━━ Text segment ━━

Case Study 2: MedClaim Real-Time Eligibility Service
The Problem
Healthcare providers were frustrated. To verify a patient's insurance eligibility, office staff had to call MedClaim's phone center, wait on hold, and get a verbal confirmation. Alternatively, they could submit a batch eligibility file and wait until the next business day for results. Neither option worked well for a doctor's office that needed to know coverage status before a patient's appointment.
James Okafor was asked to build a real-time eligibility check API.
The Technical Challenge
The existing eligibility logic was embedded in a batch program (CLM-ELIG) that processed files of eligibility requests overnight. The program was 4,200 lines of COBOL with complex business rules covering:
- Plan type determination (HMO, PPO, POS, HDHP)
- Coverage date validation
- Dependent verification
- Pre-authorization requirements
- Network provider checks
- Deductible and out-of-pocket accumulator lookups
Rewriting this logic for an online program was estimated at 3 months with significant regression risk.
The Solution: Extract and Adapt
Sarah Kim, the business analyst, suggested a different approach: extract the core eligibility logic from CLM-ELIG into a reusable subprogram (ELIGCORE), then call that subprogram from both the batch program and a new CICS online program.
Step 1: Refactor the Batch Program
James extracted the eligibility determination logic from CLM-ELIG into ELIGCORE, a standalone subprogram with a clean LINKAGE SECTION interface:
LINKAGE SECTION.
01 LS-ELIG-REQUEST.
05 LS-MEMBER-ID PIC X(10).

━━━

Task item A
In the MedClaim case study, how many lines of COBOL made up the CLM-ELIG batch program?
Task item B
Decide whether each statement agrees with the MedClaim case study, answering yes or no and quoting the deciding words: (i) Sarah Kim held the role of business analyst. (ii) Rewriting the eligibility logic for an online program was estimated to take six months. (iii) Batch eligibility file results were returned the same day.
Task item C
Resume the MedClaim eligibility case study after its final line.
The data comes from a separate source unrelated to the MedClaim case study.

━━ Data extract ━━

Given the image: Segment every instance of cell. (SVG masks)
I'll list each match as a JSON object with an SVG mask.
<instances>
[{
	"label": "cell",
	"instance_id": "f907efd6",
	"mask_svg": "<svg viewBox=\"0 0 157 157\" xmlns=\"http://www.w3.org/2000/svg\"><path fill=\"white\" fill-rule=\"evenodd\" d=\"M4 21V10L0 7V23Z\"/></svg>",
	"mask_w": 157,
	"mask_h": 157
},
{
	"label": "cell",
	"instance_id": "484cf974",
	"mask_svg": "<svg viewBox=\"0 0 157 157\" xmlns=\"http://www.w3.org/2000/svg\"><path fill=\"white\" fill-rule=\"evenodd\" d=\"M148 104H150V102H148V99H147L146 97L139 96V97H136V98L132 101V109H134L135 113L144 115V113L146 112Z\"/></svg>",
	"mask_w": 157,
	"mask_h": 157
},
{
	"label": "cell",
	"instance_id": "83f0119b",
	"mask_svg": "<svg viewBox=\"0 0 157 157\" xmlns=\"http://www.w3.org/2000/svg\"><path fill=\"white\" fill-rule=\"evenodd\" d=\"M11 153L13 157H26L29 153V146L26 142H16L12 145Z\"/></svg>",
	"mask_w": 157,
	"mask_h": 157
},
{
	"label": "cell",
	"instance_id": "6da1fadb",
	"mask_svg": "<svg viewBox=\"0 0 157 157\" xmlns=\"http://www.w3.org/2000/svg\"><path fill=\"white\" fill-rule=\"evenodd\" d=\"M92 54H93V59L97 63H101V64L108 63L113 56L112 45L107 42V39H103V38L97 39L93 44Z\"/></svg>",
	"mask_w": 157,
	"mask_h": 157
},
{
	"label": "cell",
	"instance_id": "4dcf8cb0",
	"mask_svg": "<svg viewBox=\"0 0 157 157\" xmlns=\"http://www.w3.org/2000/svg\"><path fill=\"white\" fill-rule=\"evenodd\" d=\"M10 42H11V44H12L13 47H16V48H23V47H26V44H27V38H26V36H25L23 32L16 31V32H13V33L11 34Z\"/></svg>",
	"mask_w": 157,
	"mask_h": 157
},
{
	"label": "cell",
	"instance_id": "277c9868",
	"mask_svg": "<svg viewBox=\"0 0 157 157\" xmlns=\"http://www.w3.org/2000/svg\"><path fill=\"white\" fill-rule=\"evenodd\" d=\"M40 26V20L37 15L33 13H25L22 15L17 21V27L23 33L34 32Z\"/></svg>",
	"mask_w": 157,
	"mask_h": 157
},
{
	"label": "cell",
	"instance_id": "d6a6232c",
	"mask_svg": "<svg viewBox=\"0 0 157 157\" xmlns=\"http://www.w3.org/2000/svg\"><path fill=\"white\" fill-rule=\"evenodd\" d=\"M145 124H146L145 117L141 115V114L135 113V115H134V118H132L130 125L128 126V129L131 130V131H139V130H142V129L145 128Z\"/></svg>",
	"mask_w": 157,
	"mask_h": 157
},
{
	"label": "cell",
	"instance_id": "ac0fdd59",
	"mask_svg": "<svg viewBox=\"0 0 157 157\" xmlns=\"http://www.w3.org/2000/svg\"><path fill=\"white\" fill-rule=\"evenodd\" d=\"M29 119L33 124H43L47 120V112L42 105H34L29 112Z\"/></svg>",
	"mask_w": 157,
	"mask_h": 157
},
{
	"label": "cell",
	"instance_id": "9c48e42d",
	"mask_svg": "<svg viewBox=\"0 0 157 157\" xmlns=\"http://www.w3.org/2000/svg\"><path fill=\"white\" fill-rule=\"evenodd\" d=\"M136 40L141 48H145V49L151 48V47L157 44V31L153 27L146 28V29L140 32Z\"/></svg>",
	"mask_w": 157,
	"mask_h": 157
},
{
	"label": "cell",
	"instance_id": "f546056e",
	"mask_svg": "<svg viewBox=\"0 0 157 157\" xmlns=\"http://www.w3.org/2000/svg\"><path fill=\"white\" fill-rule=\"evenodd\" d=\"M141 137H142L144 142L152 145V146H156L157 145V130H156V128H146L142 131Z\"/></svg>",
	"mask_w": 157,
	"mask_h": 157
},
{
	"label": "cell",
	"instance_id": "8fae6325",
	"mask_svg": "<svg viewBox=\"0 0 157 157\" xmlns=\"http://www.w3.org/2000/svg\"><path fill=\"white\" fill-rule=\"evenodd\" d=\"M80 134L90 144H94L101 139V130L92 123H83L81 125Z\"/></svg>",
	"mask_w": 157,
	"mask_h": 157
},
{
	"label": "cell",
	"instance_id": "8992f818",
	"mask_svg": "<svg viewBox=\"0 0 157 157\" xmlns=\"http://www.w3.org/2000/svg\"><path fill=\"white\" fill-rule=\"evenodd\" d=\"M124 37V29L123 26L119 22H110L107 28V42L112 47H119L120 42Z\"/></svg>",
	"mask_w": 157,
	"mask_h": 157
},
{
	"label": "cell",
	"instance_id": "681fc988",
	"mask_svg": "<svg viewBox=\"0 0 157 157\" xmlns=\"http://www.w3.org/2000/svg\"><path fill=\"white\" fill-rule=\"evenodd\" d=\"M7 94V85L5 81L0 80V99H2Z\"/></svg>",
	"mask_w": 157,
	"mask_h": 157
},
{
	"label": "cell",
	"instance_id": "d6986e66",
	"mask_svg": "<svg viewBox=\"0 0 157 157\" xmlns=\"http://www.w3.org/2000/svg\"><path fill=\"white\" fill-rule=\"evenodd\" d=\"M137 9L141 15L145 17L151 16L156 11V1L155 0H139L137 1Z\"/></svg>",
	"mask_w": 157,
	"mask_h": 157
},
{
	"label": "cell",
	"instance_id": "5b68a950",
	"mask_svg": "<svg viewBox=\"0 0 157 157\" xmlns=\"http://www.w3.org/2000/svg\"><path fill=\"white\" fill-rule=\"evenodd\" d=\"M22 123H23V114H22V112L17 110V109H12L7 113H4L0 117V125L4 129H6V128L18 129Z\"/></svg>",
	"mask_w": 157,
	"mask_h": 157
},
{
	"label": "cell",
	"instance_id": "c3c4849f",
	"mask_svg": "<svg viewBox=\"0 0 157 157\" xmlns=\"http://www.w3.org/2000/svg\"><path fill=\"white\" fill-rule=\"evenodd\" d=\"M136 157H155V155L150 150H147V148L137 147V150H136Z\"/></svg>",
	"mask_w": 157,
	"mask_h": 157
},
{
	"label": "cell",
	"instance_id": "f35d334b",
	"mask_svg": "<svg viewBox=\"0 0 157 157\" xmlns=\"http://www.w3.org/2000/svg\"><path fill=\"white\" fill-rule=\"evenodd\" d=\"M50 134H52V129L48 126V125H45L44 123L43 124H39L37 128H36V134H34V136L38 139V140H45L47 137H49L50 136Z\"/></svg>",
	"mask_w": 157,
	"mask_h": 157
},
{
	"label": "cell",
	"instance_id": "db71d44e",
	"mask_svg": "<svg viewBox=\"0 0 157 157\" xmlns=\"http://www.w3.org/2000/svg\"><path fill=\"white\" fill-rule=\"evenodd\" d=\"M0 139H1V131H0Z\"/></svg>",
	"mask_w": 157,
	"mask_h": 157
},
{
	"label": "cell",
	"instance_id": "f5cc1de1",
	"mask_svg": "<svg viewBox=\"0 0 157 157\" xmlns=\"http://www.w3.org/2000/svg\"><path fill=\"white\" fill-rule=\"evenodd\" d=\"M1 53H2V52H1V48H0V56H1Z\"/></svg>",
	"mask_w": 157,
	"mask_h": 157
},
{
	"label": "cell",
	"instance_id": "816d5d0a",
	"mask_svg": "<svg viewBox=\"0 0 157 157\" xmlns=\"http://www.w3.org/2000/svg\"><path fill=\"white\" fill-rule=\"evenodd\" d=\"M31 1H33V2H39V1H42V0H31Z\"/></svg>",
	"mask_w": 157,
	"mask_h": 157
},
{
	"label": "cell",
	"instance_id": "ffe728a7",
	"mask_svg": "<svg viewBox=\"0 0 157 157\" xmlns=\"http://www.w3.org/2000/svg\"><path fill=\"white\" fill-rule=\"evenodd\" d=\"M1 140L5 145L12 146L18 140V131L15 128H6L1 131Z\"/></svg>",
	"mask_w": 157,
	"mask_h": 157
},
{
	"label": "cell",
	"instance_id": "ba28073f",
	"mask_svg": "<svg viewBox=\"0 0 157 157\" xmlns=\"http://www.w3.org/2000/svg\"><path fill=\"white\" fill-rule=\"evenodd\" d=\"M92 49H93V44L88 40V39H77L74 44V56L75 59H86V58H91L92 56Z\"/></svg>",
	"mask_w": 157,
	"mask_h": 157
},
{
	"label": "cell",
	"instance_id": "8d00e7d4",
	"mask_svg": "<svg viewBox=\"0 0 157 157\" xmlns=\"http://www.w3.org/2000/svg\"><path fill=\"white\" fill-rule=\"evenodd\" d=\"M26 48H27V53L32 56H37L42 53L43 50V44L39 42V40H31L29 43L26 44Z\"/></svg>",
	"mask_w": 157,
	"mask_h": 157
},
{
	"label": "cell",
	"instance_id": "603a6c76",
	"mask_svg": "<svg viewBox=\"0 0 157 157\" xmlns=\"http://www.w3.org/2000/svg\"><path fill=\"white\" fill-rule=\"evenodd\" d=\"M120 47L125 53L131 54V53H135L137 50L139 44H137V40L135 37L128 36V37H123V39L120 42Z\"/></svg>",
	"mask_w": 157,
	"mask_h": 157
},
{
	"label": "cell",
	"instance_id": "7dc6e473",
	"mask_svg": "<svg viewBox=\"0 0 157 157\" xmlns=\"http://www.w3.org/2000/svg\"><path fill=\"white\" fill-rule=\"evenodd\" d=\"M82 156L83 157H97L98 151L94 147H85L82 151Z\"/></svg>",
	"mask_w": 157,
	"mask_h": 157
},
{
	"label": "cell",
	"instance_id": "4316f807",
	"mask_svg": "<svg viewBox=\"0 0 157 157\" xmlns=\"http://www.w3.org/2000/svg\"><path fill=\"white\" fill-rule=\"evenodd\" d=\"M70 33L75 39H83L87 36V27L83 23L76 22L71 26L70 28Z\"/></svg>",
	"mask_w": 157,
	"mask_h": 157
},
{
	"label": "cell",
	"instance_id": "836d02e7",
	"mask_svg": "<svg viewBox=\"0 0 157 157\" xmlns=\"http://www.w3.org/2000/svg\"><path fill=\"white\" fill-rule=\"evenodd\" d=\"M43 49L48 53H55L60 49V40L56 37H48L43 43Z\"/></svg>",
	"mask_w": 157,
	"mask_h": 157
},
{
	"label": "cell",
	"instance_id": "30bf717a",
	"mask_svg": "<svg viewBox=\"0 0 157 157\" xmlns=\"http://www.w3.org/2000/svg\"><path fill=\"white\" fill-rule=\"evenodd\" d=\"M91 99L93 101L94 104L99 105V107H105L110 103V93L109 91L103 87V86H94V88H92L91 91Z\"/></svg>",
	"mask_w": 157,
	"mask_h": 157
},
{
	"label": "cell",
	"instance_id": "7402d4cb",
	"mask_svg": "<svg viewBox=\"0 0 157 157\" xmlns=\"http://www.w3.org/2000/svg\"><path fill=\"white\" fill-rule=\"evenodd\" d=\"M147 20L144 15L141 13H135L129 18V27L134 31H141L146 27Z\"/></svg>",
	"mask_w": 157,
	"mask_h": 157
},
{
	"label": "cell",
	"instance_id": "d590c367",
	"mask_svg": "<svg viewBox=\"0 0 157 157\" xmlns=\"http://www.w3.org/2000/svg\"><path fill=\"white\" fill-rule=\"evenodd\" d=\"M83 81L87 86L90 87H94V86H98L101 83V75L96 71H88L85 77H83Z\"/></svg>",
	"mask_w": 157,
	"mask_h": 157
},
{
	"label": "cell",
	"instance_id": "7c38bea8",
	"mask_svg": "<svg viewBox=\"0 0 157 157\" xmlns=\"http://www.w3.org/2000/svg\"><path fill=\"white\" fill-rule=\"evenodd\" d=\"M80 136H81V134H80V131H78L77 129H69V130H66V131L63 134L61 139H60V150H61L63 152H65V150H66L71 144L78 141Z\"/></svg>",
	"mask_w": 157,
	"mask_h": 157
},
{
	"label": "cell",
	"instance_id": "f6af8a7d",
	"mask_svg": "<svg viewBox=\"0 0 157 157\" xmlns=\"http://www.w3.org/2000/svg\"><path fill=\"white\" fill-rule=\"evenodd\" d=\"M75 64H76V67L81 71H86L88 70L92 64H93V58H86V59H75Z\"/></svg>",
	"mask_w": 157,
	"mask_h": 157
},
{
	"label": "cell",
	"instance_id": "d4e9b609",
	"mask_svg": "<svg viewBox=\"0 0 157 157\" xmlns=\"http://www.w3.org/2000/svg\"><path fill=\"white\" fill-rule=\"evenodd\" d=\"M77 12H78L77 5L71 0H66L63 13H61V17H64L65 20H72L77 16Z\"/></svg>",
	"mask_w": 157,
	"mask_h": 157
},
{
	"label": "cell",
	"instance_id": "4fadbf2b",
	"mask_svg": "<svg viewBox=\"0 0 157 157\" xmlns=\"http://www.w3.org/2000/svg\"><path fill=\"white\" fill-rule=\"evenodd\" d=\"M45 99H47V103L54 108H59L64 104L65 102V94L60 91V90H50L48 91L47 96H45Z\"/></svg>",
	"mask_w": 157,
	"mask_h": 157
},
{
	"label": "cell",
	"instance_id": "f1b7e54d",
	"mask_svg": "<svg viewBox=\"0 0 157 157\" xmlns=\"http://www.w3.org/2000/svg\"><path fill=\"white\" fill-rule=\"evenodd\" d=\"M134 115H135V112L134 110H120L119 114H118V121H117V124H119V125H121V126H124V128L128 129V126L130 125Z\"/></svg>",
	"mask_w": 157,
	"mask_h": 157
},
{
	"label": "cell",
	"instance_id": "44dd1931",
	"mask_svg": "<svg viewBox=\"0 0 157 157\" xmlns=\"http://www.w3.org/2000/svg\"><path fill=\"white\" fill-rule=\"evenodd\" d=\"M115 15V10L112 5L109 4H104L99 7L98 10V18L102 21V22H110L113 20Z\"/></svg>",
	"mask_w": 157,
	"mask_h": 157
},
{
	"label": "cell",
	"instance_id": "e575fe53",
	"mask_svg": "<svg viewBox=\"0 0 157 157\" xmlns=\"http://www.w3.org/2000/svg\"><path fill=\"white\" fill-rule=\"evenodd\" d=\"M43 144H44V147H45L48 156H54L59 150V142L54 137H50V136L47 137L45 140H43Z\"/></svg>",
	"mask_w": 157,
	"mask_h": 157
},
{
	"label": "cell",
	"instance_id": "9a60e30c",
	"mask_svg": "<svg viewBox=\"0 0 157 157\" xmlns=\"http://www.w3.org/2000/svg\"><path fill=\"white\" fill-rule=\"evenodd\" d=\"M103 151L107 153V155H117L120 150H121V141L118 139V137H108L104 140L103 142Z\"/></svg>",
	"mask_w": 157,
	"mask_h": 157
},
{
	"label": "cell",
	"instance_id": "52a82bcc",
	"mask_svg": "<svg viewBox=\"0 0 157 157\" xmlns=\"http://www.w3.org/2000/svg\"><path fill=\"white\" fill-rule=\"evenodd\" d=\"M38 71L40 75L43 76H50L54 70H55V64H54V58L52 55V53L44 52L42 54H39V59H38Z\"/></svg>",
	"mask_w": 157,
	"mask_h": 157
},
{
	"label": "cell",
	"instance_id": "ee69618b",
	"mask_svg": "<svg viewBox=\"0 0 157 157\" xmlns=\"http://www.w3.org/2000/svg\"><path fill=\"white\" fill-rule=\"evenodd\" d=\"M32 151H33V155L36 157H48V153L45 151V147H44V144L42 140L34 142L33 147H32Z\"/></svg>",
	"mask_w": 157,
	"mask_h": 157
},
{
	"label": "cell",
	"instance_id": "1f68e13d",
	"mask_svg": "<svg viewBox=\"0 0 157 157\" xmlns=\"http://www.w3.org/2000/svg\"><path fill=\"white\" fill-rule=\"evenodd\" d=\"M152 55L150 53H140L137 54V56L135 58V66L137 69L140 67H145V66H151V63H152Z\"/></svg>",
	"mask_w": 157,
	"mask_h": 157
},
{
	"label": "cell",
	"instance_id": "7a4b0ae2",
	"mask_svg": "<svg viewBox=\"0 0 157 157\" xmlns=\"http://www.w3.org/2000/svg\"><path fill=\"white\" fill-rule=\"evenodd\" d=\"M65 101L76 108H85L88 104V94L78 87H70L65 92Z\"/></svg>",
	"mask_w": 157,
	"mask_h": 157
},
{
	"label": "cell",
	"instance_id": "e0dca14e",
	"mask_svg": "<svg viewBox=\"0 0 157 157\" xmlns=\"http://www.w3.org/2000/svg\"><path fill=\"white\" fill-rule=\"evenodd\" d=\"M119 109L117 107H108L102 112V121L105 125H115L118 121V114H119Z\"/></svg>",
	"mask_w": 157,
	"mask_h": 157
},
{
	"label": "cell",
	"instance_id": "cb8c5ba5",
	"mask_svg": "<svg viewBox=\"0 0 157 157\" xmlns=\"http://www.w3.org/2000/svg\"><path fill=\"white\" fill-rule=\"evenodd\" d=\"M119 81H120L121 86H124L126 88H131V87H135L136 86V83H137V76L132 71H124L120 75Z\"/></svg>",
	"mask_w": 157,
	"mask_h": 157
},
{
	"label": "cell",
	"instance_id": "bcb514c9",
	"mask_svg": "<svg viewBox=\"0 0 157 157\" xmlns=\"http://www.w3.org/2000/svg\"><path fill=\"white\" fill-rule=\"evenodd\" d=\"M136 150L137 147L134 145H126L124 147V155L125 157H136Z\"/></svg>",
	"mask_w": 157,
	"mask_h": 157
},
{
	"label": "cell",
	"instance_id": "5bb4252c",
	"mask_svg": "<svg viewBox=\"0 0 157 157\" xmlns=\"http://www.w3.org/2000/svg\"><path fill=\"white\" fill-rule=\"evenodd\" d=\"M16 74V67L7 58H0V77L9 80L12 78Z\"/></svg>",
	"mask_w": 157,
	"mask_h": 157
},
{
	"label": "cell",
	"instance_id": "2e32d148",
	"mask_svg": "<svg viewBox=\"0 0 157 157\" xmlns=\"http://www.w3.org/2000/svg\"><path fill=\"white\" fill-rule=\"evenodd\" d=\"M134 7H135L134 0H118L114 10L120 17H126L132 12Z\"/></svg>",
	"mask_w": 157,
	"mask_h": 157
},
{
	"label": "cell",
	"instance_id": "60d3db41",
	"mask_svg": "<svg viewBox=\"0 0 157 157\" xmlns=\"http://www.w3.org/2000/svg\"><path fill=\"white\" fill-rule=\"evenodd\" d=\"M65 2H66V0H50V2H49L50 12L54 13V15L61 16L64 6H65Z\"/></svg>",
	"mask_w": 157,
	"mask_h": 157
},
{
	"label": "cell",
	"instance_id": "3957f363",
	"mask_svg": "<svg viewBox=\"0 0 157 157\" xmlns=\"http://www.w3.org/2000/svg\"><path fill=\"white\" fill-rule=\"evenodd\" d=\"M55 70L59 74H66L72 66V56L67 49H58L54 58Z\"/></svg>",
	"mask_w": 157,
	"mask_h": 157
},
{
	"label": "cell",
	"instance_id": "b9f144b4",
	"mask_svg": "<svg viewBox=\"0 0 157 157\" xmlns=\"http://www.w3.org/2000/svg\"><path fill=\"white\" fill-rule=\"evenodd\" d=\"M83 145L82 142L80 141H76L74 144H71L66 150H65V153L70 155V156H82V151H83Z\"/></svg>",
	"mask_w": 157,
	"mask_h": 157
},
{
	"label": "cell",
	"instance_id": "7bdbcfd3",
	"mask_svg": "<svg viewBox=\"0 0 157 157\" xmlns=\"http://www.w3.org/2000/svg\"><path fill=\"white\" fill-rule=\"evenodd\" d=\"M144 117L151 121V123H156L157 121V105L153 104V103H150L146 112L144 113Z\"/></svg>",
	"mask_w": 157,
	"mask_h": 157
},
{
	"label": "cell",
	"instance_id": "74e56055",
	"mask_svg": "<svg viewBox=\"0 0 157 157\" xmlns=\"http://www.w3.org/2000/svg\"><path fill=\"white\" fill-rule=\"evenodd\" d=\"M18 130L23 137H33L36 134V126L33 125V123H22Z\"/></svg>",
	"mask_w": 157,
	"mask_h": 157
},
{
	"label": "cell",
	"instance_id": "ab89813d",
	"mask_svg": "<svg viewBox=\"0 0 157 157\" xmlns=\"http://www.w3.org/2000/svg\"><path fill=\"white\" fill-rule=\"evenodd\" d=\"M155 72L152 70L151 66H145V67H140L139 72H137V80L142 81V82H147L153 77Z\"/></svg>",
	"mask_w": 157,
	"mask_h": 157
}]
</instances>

━━━

Expected output A
4,200 lines

Expected output B
(i) Yes: "Sarah Kim, the business analyst"
(ii) No: "estimated at 3 months with significant regression risk"
(iii) No: "wait until the next business day for results"

Expected output C
05 LS-PROVIDER-ID PIC X(13).
05 LS-SERVICE-DATE PIC X(10).
05 LS-SERVICE-CODE PIC X(05).
05 LS-DIAGNOSIS-CODE PIC X(07).
01 LS-ELIG-RESPONSE.
05 LS-ELIGIBLE PIC X(01).
05 LS-PLAN-TYPE PIC X(03).
05 LS-COPAY PIC S9(05)V99 COMP-3.
05 LS-DEDUCT-REMAINING PIC S9(07)V99 COMP-3.
05 LS-OOP-REMAINING PIC S9(07)V99 COMP-3.
05 LS-COVERAGE-PCT PIC 9(03).
05 LS-STATUS-CODE PIC X(02).
05 LS-STATUS-MSG PIC X(50).
The batch program CLM-ELIG was modified to CALL ELIGCORE instead of executing the logic inline. Regression tests confirmed identical results for 100,000 test claims.
Step 2: Build the Online Wrapper
A new CICS program (ELIGCHK) was created as a thin wrapper around ELIGCORE:
- Receive COMMAREA from CICS
- Map COMMAREA fields to ELIGCORE's LINKAGE SECTION
- CALL ELIGCORE
- Map ELIGCORE's response back to the COMMAREA
- Return to CICS
The wrapper was 120 lines of COBOL — the business logic remained in ELIGCORE.
Step 3: Expose via z/OS Connect
The ELIGCHK program was exposed as a REST API:
POST /api/v1/eligibility/check
z/OS Connect handled the JSON-to-COMMAREA transformation.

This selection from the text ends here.